Records:
.....
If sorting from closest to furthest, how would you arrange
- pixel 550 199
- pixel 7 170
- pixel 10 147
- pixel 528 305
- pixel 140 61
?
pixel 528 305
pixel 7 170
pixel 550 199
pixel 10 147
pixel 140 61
.....
**TASK OBJECTIVE:**
Please change "closest to furthest" to "nearest to farthest" throughout the records and give them again, with everything else left as it is.

**PROBLEM SOLUTION:**
If sorting from nearest to farthest, how would you arrange
- pixel 550 199
- pixel 7 170
- pixel 10 147
- pixel 528 305
- pixel 140 61
?
pixel 528 305
pixel 7 170
pixel 550 199
pixel 10 147
pixel 140 61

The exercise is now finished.